▸ **Problem to work on**
The answer should hold only the lines from the one containing "How the American" through the one containing "Tűz Nemesvámoson (tűz, )" in the entries below, copied exactly, without pictures.

▸ **Data records**
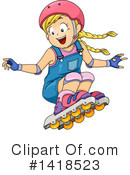 Girl Clipart #1418523 by BNP Design Studio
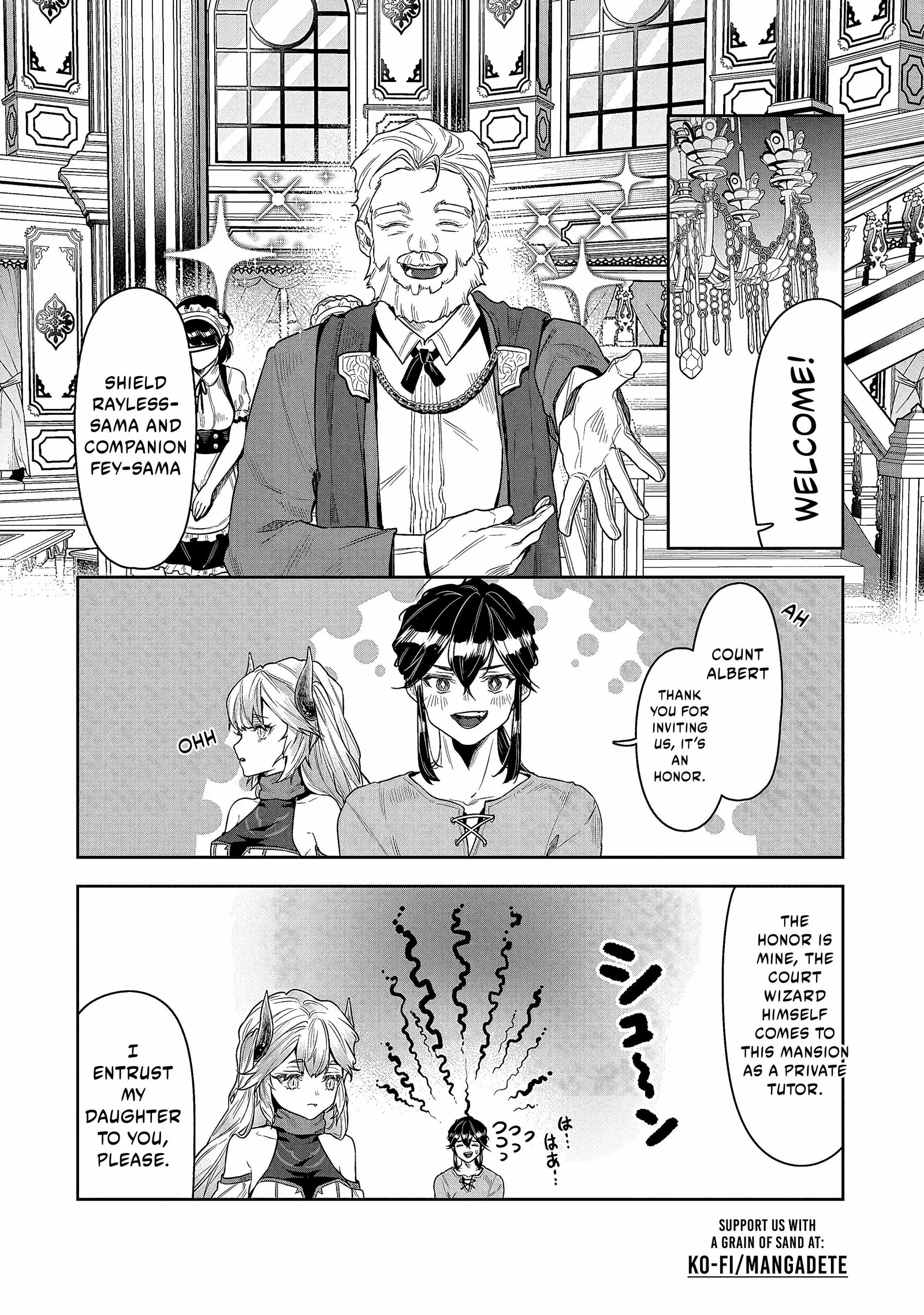 When I Put up the Strongest Barrier in the Country, It Became Too Peaceful and I Was Banished. They Did Know That That Barrier Isn't Permanent, Right? Chapter 2 page 11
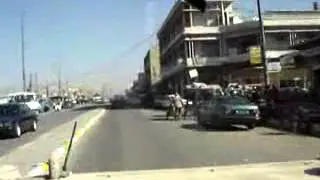 How the American Army drive their tanks in Iraq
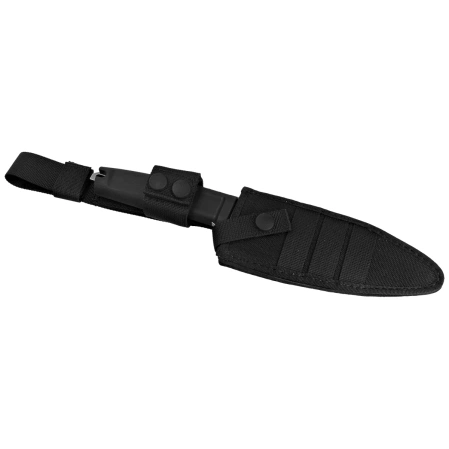 Extrema Ratio Shrapnel ONE Black Forprene, Satin N690 knife (04.1000.0500/SAT/BLK)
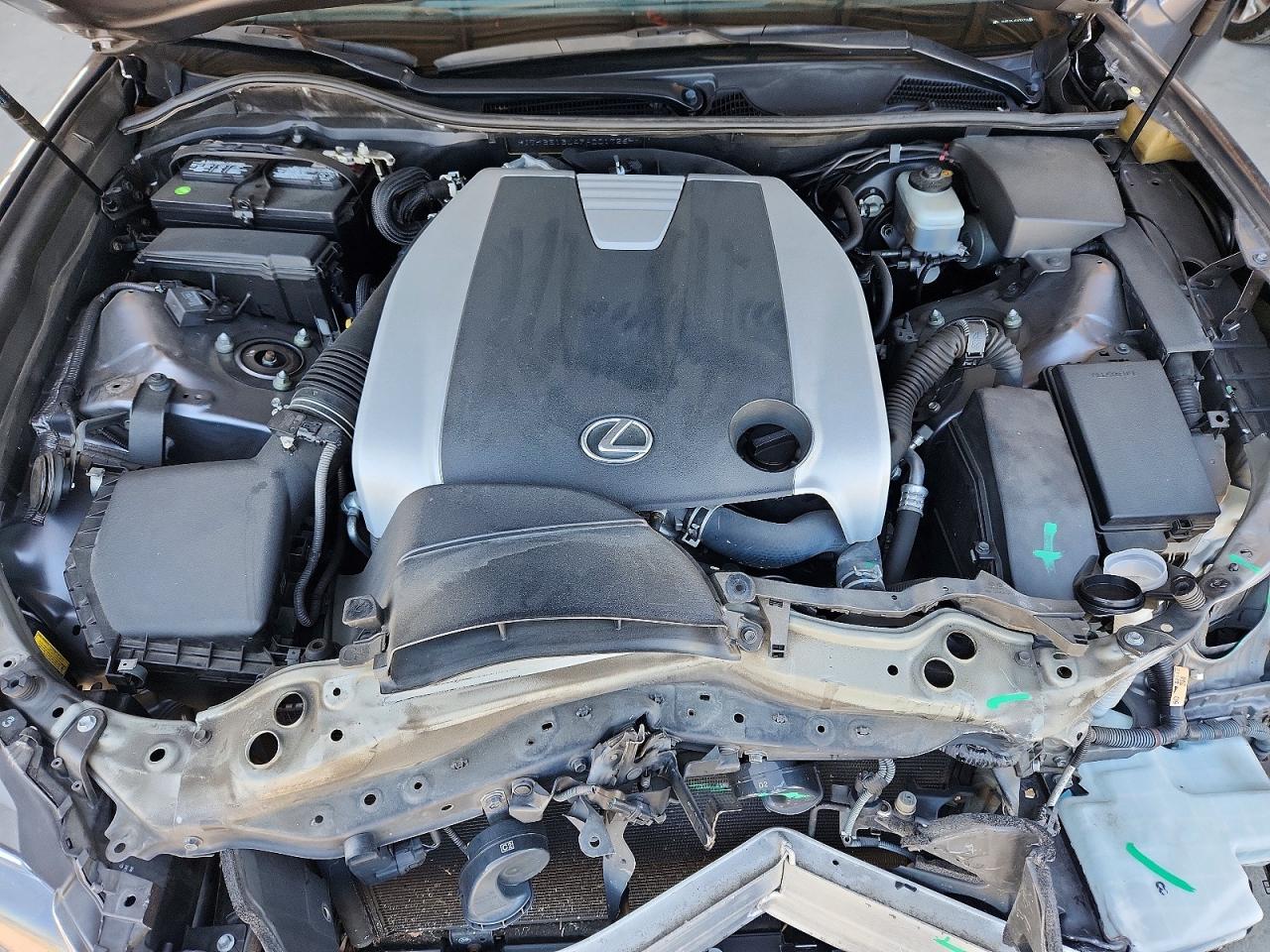 2015 Lexus Gs 350 Gray vin: JTHBE1BL4FA001726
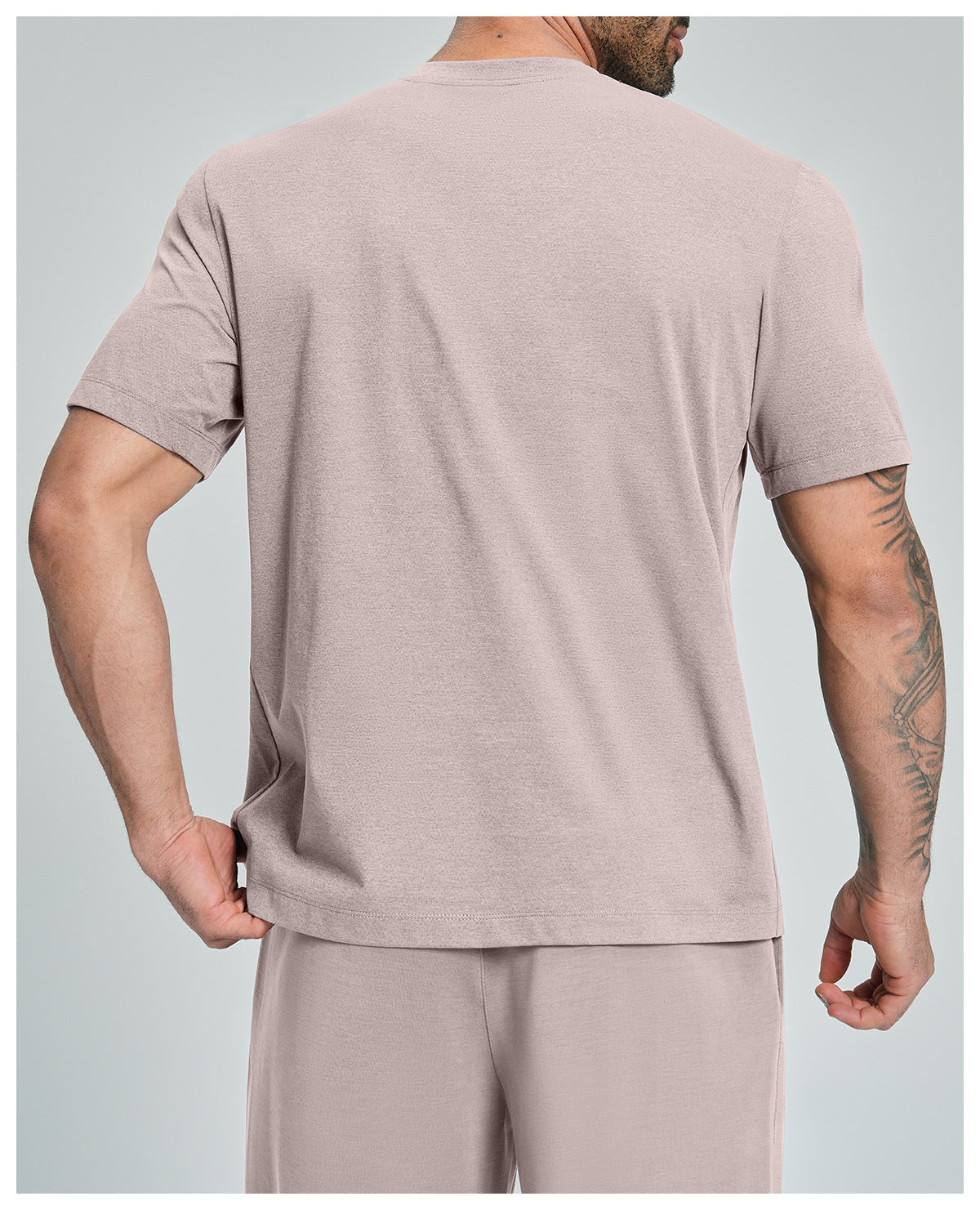 Men's Breathable Quick Dry Performance T-Shirt-thumbmail-8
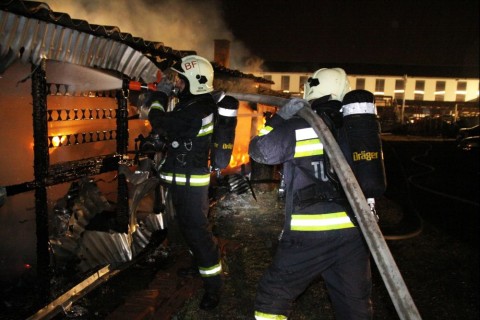 Tűz Nemesvámoson (tűz, )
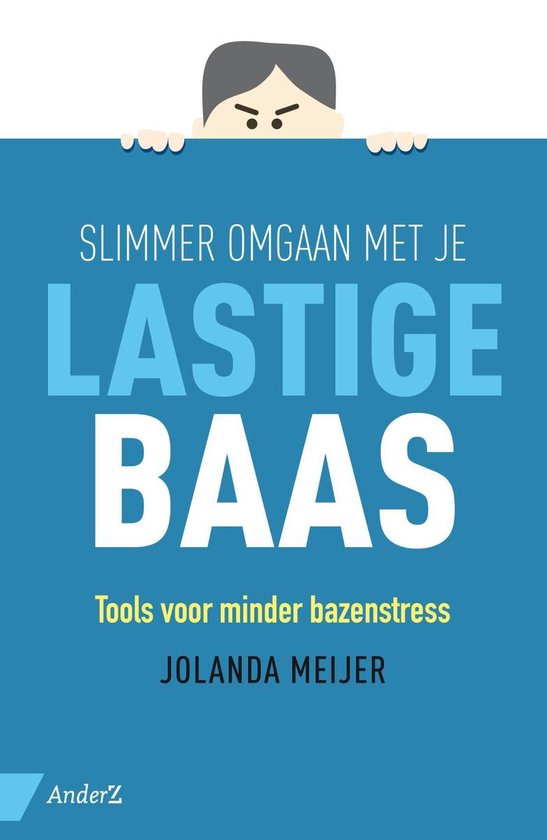 Slimmer omgaan met je lastige baas - cover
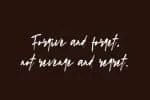 Swag Signature Font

▸ **Exercise answer**
 How the American Army drive their tanks in Iraq
 Extrema Ratio Shrapnel ONE Black Forprene, Satin N690 knife (04.1000.0500/SAT/BLK)
 2015 Lexus Gs 350 Gray vin: JTHBE1BL4FA001726
 Men's Breathable Quick Dry Performance T-Shirt-thumbmail-8
 Tűz Nemesvámoson (tűz, )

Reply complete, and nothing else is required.